Hi folks,
I got Jupyter and RStudio working on our OOD, but almost every time I try to launch a session (of either package) I get the following:
sbatch: error: slurm_persist_conn_open_without_init: failed to open persistent connection to tempest-slurm1:6819: Connection timed out
sbatch: error: slurmdbd: Sending PersistInit msg: Connection timed out
sbatch: error: slurmdbd: Sending PersistInit msg: Connection timed out
sbatch: error: slurmdbd: DBD_GET_CLUSTERS failure: Connection timed out
sbatch: error: Problem talking to database
sbatch: error: There is a problem talking to the database: Connection timed out. Only local cluster communication is available, remove --cluster from your command line or contact your admin to resolve the problem.
Is there a way to increase the OOD timeout value for reaching the controller? Both OOD and the tempest-slurm1 controller are on the same subnet but both are VM’s. I’m playing with the arp cache timeout values, but if I can just OOD to wait about 3-5 more seconds it would alleviate this error until our new high speed vm enclosure environment is deployed.
After looking into this. I believe the issue is a configuration within slurm. I’m thinking specifically slurmdbd. I’m not an expert with slurm, but looks like the timeout is happening when attempting to connect to slurmdbd.
Looks like the default timeout value for slurdbd is 10 seconds. Can you up that value to see if you get any relief?
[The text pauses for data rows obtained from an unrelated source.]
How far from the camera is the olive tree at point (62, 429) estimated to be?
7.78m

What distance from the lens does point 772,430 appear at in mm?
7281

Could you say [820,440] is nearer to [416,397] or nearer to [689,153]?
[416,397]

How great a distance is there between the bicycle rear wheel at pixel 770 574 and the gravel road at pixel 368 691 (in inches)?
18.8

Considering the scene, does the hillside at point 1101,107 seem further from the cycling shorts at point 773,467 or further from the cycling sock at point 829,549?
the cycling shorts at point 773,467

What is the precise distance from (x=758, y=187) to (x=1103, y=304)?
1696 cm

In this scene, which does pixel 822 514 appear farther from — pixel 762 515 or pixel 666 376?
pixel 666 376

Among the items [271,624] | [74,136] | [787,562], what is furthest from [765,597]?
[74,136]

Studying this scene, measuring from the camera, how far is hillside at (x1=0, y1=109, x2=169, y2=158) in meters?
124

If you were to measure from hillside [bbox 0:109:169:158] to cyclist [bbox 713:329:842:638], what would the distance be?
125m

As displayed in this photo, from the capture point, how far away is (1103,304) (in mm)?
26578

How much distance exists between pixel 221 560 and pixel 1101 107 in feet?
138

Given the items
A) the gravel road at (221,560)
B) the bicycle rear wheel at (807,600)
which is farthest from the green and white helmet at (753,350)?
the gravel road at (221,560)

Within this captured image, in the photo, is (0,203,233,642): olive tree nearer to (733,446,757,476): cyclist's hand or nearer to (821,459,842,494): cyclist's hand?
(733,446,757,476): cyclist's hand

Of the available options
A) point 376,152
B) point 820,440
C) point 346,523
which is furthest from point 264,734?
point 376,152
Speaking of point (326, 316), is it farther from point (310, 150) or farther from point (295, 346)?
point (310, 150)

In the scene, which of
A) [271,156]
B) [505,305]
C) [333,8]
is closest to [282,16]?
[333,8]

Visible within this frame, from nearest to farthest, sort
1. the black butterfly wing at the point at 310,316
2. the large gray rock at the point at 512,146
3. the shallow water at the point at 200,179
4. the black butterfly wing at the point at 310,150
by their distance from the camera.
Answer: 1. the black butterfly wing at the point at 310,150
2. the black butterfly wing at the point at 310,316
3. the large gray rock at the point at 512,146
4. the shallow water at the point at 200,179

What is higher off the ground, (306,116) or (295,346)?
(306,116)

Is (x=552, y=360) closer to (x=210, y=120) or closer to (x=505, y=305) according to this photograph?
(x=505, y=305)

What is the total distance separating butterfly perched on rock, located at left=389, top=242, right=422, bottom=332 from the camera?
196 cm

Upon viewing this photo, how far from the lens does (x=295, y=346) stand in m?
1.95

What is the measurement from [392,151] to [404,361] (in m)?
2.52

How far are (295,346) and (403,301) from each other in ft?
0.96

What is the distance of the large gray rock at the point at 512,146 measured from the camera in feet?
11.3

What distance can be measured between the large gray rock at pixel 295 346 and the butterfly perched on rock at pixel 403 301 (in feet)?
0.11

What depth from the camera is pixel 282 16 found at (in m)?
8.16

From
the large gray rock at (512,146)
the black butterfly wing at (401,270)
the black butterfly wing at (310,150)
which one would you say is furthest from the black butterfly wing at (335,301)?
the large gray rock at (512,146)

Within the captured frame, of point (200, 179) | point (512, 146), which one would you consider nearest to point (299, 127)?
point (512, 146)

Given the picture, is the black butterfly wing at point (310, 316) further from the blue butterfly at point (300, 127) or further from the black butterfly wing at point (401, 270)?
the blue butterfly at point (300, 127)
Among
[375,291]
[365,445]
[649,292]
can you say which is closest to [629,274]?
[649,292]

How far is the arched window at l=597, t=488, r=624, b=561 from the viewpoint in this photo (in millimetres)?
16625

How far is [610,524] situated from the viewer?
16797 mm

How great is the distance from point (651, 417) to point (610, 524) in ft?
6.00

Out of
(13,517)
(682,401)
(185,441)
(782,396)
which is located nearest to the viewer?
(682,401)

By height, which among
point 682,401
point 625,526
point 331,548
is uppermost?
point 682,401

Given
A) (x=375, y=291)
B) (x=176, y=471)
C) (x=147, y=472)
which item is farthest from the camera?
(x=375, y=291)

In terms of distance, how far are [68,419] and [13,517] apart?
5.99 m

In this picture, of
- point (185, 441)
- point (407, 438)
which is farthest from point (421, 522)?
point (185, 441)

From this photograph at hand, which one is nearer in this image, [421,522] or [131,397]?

One more update. In the submit.yml.erb script for the app, please make sure you do not have ‘-M’ as a slurm argument. If you do, please remove it and let’s see if that helps.
Hey Gerald,
Thanks so much. Nailed it. In slurm.conf the TCPTimeout default is 2 seconds. TCPTimeout=10 fixed it. That might be a bit long but it gives it plenty of time, I’ve launched jobs every few minutes (to allow for the ARP cache to invalidate) and it hasn’t failed yet. Thanks!!